▸ Exercices proposés:
[1] Pouvez-vous recopier l'extrait sur la démocratie depuis « Une démocratie au » jusqu'à « de duperie télescopée. » inclus, en renommant « démocratie » en « république » ?
[2] Quelles sont les façons de banaliser le droit de vote que l'extrait sur la démocratie énumère ?

Au delà du vote stratégique, réinventer la démocratie

AU-DELÀ DU VOTE « STRATÉGIQUE », RÉINVENTER LA DÉMOCRATIE

Notre vote a des conséquences déterminantes et durables

Comme citoyennes et citoyens, membres d’une société démocratique digne de ce nom, nous devons aller dans nos démarches politiques au-delà du vote dit « stratégique » qui, en réalité, n’en est pas un. Ce n’est même pas de la tactique, car celle-ci fait partie des moyens mis au service d’une stratégie, d’un ensemble planifié d’actions coordonnées en vue de remporter la victoire d’une cause. En réalité, le vote dit « stratégique », que beaucoup de gens s’apprêtent à mettre en pratique le 4 septembre prochain, est un vote tragique. Le fait d’être obligé à voter pour « le moins pire » et pas être en condition de choisir le meilleur parmi les meilleurs ou du moins pouvoir choisir le parti qui nous représente le mieux, met en évidence un grave problème démocratique. Problème qui a des conséquences concrètes importantes et durables sur notre vie personnelle et collective à différents niveaux. En effet, ne pas avoir la possibilité de choisir le programme, et pas les personnes, d’un parti politique qui soit véritablement au service des citoyens et pas en fonction d’une élite de plus en plus avide et liée aux intérêts des transnationales sans foyer ni patrie a des conséquences importantes. Ne pas être en condition de faire élire une équipe qui a à cœur le bien commun, la justice sociale à la place d’une nomenklatura au pouvoir ou de rechange, qui est à la remorque de l’idéologie dominante, qui met leurs intérêts personnels et corporatifs et le profit au-dessus de la société et des citoyens a des conséquences graves. Ou bien la banalisation irresponsable du droit de vote en favorisant toujours le même parti par tradition, en votant selon l’allure ou la sympathie du candidat ou, pire, par opportunisme parce qu’une ou deux promesses pourraient nous bénéficier, sans évaluer ce que l’ENSEMBLE du programme dudit parti comporte. Agir ainsi a des conséquences déterminantes et durables autant pour celui qui vote sans bien s’informer ni réfléchir, comme pour ses concitoyens et la société. Les élections ne sont pas une course aux « spéciaux » des supermarchés : avec notre vote nous « achetons » le programme au complet du parti pour lequel nous votons.

Une démocratie au bord de la crise de nerfs

Notre démocratie, comme les personnages du fameux film de Pedro Almodovar dont le titre nous inspire, se trouve dans une situation de duperie télescopée.

La première illusion : aujourd’hui, la démocratie est devenue plus « le gouvernement de la bourgeoisie transnationale, par la bourgeoise transnationale et pour la bourgeoisie transnationale » que « le gouvernement du peuple, par le peuple et pour le peuple comme a caractérisé Abraham Lincoln la démocratie dans sa célèbre définition. En effet, dans la démocratie représentative libérale, vieille de plus de deux siècles, nos mandataires sont devenus des « mandarins », l’État un serviteur des puissants et le gouvernement le laquais des grandes corporations.

▸ Extrait des données:
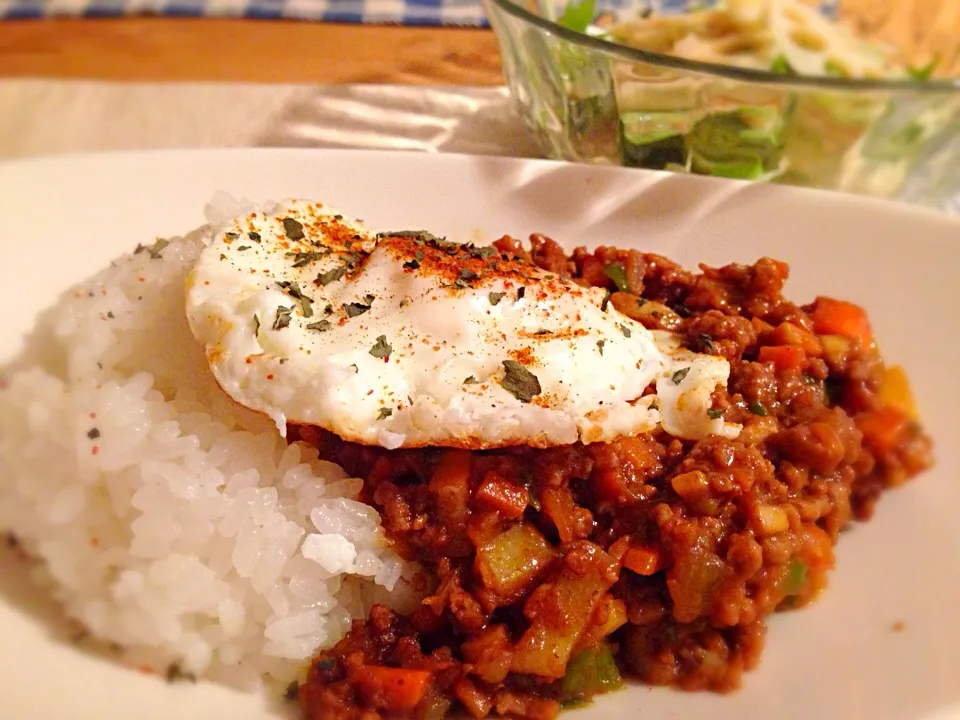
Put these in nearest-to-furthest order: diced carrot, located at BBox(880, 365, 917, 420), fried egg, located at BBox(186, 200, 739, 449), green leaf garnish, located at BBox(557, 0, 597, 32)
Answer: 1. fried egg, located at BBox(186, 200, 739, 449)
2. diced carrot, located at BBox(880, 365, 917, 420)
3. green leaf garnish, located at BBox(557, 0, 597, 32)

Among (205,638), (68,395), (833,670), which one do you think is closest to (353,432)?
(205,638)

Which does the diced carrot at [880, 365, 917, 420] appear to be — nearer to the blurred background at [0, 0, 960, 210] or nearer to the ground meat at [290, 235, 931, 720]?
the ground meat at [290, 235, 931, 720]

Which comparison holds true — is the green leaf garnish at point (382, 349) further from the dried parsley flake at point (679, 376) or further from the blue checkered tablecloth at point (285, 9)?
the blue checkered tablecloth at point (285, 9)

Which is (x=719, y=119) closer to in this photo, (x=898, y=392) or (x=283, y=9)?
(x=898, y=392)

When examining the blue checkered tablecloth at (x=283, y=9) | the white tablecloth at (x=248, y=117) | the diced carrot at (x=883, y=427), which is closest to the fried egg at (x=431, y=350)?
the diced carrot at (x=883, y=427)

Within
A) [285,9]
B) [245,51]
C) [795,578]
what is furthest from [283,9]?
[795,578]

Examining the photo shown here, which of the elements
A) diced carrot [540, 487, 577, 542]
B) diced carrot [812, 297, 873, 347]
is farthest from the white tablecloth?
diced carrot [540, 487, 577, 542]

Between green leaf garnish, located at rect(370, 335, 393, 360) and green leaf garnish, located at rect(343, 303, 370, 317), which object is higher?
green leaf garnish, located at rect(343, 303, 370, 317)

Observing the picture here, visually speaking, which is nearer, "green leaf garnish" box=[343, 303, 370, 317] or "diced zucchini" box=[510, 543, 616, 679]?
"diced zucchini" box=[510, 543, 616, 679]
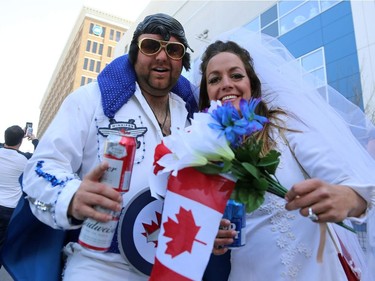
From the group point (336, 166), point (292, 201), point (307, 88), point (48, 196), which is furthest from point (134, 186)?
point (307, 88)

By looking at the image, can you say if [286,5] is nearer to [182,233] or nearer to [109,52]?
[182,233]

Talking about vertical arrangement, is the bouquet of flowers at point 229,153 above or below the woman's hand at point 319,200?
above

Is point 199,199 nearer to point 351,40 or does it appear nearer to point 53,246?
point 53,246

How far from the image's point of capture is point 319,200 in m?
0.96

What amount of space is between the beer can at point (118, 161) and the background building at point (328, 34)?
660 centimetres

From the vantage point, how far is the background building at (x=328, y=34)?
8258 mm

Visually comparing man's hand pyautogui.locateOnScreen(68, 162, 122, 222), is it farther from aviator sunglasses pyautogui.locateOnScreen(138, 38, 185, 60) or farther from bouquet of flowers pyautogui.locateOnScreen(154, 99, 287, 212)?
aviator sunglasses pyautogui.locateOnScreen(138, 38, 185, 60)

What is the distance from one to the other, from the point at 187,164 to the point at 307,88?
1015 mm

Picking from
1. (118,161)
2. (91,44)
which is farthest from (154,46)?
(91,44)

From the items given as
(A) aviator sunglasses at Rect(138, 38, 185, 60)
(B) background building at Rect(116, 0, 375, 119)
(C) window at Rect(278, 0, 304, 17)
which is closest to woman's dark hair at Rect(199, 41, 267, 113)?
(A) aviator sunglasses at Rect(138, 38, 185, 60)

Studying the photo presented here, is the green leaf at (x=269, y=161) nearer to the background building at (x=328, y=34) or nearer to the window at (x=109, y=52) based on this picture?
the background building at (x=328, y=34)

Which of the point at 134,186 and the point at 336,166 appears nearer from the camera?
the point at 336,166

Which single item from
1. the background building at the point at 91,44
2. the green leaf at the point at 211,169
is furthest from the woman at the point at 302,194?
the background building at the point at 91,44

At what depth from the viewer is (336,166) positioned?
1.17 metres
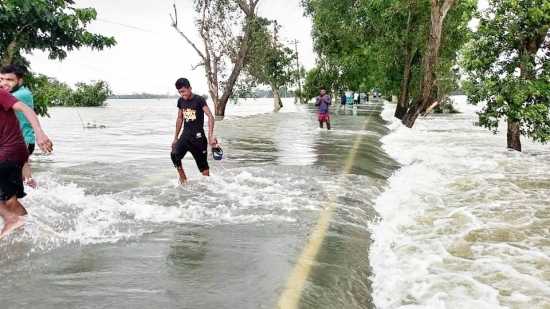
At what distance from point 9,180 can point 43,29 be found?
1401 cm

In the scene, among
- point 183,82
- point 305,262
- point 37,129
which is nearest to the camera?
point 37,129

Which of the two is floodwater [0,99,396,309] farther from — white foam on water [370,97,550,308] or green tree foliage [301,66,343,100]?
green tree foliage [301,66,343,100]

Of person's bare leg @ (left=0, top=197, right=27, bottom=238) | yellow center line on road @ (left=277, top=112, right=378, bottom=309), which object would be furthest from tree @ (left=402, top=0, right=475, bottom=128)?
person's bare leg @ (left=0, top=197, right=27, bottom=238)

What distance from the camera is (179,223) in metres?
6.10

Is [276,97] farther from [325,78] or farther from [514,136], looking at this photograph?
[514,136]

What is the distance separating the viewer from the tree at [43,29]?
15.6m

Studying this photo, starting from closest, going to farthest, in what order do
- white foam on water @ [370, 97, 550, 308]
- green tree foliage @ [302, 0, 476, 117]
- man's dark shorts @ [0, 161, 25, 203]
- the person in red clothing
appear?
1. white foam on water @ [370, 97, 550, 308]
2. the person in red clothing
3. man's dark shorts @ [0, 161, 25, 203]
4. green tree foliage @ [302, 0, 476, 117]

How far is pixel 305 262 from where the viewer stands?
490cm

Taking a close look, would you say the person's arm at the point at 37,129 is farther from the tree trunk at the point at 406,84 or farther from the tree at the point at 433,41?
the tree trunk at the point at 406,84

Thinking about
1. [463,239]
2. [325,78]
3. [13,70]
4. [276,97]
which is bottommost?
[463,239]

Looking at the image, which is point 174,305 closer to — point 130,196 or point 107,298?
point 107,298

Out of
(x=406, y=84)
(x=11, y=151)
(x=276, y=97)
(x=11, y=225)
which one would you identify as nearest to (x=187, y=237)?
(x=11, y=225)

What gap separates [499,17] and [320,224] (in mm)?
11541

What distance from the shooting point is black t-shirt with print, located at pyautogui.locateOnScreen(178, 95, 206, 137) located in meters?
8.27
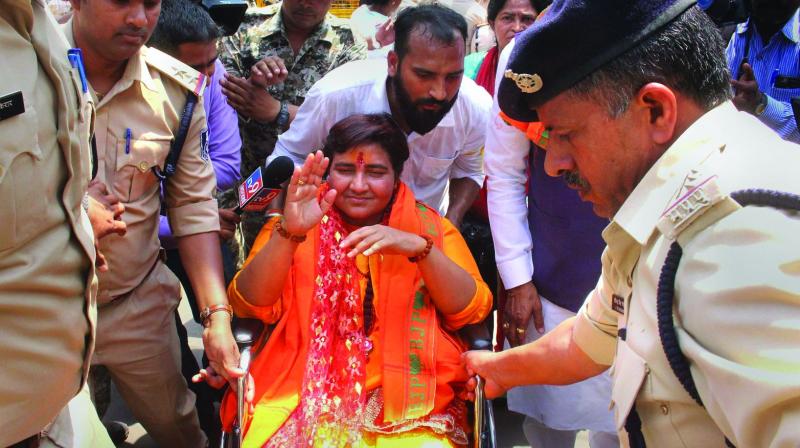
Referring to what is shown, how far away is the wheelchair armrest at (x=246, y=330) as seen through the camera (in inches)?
--
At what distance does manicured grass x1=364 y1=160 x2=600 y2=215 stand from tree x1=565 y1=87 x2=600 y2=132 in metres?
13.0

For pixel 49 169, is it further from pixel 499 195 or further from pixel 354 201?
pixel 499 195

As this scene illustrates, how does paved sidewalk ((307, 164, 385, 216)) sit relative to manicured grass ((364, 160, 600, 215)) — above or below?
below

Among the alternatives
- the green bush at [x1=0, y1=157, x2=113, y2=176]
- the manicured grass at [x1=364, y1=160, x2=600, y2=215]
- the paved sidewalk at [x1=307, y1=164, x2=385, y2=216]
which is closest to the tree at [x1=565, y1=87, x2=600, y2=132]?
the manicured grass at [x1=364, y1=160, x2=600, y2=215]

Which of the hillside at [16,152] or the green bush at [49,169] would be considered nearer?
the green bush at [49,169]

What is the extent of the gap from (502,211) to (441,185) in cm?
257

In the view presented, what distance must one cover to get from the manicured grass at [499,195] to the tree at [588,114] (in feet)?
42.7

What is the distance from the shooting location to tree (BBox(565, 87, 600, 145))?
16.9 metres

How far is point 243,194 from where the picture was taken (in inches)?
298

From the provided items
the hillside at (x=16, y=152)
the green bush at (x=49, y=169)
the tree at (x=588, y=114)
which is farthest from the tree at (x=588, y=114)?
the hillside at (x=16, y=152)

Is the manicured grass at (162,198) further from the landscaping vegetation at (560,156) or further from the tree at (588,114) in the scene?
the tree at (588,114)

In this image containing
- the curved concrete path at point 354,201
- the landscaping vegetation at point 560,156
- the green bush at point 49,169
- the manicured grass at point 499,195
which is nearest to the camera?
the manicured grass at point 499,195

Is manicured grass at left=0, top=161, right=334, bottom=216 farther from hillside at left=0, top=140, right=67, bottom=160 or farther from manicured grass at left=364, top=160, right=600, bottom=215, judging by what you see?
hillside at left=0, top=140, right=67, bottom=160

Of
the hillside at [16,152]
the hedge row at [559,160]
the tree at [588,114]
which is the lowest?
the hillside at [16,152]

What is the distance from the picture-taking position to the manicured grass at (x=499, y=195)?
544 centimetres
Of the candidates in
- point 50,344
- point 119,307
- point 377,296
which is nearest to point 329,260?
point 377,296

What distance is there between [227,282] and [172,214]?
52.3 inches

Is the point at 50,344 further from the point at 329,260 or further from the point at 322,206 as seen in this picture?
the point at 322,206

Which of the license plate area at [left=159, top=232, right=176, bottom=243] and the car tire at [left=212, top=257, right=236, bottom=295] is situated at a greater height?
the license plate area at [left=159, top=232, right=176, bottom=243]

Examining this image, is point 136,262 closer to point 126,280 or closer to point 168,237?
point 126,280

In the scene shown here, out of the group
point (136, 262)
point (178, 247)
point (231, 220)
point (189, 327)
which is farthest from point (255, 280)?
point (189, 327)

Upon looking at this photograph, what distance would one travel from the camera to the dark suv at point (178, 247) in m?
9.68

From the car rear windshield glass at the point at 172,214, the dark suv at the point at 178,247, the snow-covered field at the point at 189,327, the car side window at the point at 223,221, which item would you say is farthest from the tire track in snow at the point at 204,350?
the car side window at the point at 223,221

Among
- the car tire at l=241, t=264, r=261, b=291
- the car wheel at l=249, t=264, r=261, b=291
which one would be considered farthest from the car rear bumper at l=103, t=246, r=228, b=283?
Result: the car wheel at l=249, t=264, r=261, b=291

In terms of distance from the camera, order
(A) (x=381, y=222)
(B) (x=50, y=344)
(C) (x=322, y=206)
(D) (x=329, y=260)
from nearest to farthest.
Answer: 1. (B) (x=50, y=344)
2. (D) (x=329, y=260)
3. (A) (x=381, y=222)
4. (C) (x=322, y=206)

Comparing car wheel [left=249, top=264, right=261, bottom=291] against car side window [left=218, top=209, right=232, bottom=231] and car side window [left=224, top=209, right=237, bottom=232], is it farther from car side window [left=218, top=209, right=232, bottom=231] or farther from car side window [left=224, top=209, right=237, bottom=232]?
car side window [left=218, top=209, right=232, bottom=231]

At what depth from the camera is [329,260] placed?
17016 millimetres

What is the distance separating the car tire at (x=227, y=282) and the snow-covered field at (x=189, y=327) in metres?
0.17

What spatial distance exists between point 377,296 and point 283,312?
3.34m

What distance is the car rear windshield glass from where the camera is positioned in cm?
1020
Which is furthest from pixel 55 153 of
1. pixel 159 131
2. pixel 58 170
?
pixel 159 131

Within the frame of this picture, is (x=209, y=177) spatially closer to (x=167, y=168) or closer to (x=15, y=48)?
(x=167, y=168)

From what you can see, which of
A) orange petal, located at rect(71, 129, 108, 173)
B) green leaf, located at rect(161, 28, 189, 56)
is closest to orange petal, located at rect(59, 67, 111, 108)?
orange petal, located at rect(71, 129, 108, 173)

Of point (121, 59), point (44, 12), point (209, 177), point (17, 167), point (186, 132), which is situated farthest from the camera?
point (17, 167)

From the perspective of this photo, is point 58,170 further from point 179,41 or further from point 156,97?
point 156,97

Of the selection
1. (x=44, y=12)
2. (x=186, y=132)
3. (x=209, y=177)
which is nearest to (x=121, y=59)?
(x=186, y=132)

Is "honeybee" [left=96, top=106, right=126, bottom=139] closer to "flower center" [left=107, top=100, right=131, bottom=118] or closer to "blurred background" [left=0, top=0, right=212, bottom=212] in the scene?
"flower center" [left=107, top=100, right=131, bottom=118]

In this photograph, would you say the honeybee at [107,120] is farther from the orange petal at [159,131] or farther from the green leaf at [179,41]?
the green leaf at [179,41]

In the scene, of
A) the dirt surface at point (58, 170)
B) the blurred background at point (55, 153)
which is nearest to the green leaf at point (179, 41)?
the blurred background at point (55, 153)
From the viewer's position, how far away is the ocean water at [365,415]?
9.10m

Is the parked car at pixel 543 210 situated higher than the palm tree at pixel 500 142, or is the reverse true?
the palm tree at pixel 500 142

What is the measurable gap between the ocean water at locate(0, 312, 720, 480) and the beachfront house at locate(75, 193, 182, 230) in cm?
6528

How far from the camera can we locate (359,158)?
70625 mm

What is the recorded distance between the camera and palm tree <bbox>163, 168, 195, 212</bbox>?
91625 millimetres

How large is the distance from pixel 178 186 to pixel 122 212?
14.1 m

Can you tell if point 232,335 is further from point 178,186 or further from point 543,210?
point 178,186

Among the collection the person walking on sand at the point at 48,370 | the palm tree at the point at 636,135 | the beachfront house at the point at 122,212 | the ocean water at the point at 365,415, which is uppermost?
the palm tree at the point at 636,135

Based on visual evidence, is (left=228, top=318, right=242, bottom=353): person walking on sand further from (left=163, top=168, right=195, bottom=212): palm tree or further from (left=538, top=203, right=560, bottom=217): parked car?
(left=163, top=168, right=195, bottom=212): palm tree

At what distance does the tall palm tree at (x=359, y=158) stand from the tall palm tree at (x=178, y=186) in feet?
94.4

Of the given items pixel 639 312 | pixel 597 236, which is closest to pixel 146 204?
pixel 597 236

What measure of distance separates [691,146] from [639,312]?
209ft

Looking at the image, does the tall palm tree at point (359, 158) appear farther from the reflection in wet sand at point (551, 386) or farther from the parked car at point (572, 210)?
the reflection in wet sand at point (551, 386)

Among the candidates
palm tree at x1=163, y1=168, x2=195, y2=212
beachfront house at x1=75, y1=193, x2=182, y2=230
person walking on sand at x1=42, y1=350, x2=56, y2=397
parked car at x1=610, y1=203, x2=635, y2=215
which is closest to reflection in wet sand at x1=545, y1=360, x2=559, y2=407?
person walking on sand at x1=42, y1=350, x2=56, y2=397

▸ Solutions ordonnées:
[1]
Une république au bord de la crise de nerfs

Notre république, comme les personnages du fameux film de Pedro Almodovar dont le titre nous inspire, se trouve dans une situation de duperie télescopée.

[2]
- Favoriser toujours le même parti par tradition
- Voter selon l'allure ou la sympathie du candidat
- Voter par opportunisme, parce qu'une ou deux promesses pourraient nous bénéficier, sans évaluer l'ensemble du programme du parti